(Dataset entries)
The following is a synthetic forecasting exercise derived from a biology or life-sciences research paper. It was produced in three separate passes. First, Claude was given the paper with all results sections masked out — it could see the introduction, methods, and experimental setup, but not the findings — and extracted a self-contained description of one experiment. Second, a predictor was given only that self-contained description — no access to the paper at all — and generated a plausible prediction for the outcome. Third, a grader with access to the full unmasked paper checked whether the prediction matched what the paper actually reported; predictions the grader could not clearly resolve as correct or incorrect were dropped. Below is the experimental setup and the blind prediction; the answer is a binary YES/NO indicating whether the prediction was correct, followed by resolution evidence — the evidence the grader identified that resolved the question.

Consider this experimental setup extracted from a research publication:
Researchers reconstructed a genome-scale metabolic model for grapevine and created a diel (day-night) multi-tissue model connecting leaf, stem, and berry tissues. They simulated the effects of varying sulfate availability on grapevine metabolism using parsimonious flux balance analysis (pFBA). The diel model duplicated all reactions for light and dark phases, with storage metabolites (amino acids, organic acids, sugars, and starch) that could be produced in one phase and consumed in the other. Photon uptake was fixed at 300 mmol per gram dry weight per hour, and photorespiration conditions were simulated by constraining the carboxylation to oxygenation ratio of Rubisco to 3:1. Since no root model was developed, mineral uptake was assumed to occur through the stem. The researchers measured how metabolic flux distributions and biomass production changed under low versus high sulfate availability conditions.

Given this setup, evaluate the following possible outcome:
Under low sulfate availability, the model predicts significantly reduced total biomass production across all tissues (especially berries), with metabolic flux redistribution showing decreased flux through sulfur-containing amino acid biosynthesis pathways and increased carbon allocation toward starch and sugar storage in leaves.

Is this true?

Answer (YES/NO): NO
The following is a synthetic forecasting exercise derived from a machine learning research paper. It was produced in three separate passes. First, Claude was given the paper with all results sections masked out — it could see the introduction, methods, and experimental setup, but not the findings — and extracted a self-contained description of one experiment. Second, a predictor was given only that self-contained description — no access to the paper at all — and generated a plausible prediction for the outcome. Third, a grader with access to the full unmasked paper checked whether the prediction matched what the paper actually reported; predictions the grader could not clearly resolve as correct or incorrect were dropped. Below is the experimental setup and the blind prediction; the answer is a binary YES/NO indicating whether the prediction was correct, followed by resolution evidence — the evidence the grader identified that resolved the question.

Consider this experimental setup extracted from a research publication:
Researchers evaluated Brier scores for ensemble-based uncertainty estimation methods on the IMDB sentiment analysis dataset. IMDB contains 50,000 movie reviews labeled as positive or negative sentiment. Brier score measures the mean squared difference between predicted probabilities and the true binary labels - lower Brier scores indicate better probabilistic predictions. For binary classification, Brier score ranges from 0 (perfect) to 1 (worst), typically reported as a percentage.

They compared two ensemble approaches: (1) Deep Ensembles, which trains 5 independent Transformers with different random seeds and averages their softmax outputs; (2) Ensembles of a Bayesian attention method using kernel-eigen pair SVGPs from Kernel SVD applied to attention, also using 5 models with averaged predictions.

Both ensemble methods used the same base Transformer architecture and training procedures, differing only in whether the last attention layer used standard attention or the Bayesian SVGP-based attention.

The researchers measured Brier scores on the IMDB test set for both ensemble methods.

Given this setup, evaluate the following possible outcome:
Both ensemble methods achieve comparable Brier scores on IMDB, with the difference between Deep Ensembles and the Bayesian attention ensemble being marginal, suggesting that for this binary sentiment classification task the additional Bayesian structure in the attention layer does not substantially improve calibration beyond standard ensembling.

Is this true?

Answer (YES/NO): YES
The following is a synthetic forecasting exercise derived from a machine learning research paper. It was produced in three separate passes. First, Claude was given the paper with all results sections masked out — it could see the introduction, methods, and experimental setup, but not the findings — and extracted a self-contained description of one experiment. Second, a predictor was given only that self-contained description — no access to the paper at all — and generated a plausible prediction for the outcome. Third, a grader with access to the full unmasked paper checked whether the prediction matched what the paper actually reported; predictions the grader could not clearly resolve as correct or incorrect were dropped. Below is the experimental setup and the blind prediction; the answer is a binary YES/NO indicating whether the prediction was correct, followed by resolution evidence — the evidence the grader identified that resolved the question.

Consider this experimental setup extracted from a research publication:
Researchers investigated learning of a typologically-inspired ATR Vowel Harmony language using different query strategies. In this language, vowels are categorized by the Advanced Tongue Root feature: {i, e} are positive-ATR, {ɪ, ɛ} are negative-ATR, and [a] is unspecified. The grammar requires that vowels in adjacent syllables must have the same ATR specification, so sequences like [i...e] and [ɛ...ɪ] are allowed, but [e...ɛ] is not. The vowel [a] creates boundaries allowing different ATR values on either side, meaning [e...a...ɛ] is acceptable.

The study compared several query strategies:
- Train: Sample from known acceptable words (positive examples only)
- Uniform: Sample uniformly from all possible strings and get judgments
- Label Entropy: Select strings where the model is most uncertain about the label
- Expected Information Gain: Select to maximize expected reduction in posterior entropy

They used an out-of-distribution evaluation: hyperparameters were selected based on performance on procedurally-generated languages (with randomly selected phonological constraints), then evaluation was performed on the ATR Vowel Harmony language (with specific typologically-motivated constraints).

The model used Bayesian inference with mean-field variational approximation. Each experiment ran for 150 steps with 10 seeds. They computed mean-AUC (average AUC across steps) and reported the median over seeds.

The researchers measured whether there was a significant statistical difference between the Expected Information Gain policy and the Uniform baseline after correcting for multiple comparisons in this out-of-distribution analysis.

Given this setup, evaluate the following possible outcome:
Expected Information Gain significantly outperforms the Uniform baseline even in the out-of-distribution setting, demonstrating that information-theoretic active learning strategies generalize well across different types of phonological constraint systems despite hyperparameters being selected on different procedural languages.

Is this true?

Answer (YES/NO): NO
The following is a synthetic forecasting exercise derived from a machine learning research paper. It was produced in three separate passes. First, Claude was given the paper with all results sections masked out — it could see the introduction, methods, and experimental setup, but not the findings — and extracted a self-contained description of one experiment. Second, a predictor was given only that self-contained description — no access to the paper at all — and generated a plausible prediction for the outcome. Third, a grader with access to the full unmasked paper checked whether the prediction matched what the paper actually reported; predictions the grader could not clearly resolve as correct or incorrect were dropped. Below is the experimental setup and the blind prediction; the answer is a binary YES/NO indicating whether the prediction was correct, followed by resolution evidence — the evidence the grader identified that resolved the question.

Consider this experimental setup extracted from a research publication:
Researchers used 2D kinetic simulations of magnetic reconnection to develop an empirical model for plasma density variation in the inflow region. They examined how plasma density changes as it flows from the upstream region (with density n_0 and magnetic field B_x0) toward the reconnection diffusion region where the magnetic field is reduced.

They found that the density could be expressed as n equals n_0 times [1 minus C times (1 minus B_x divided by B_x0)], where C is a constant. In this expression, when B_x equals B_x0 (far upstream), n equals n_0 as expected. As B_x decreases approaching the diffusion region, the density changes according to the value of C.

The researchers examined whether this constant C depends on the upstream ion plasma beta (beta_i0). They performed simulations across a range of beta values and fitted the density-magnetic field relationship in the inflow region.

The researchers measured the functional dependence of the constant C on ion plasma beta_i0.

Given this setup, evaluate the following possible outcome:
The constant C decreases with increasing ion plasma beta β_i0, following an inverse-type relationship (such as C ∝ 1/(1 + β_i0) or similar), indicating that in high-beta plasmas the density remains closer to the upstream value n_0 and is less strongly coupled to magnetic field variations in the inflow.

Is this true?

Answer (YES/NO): YES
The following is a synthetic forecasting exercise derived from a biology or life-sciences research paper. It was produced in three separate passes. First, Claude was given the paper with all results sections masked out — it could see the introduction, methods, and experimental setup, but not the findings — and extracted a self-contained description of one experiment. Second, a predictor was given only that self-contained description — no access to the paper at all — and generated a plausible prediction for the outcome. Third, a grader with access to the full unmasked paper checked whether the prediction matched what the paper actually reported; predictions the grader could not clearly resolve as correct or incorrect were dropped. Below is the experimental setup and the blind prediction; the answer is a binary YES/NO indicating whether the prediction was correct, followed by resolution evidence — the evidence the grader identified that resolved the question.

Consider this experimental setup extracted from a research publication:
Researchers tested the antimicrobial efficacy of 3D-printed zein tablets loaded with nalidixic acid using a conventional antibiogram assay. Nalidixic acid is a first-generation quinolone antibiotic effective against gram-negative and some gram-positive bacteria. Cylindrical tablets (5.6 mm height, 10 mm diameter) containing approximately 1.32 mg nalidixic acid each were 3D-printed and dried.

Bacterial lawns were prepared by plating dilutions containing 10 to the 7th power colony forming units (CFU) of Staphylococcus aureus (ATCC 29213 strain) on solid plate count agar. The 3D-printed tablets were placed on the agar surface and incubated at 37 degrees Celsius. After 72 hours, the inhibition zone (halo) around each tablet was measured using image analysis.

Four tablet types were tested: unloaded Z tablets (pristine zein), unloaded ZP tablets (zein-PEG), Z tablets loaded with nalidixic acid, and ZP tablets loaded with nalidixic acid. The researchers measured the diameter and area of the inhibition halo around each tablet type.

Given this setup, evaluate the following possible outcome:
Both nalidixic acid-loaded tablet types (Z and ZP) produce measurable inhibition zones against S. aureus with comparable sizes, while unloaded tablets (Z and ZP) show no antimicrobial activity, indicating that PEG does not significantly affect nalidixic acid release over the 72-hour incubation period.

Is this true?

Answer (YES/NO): NO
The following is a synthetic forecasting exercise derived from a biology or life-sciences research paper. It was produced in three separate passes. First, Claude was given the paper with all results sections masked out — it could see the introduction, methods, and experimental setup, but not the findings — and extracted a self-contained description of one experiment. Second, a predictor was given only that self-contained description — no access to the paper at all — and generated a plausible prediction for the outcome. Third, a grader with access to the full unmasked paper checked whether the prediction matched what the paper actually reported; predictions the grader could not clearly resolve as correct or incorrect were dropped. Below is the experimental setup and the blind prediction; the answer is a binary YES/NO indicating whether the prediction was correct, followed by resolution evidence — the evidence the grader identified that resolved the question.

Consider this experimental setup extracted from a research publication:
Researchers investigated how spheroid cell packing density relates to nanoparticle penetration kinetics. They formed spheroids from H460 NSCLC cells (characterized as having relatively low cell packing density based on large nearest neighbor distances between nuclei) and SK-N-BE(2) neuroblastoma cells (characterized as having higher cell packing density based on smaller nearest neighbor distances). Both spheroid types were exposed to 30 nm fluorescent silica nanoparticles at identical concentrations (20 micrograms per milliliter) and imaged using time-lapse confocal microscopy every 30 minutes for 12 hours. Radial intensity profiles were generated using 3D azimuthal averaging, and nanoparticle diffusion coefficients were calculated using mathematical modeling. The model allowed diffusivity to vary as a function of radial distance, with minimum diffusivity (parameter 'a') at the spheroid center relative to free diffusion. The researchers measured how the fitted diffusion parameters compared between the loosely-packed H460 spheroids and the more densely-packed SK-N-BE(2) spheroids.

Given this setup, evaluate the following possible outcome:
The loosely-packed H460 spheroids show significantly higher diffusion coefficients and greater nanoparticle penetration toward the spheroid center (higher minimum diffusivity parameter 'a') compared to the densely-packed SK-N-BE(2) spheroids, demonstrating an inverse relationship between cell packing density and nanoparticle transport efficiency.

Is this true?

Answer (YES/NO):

▶ Exercise details
Apply a filter for "Information" to the data above, then copy each line that matches.

▶ Task output
- Expected Information Gain: Select to maximize expected reduction in posterior entropy
The researchers measured whether there was a significant statistical difference between the Expected Information Gain policy and the Uniform baseline after correcting for multiple comparisons in this out-of-distribution analysis.
Expected Information Gain significantly outperforms the Uniform baseline even in the out-of-distribution setting, demonstrating that information-theoretic active learning strategies generalize well across different types of phonological constraint systems despite hyperparameters being selected on different procedural languages.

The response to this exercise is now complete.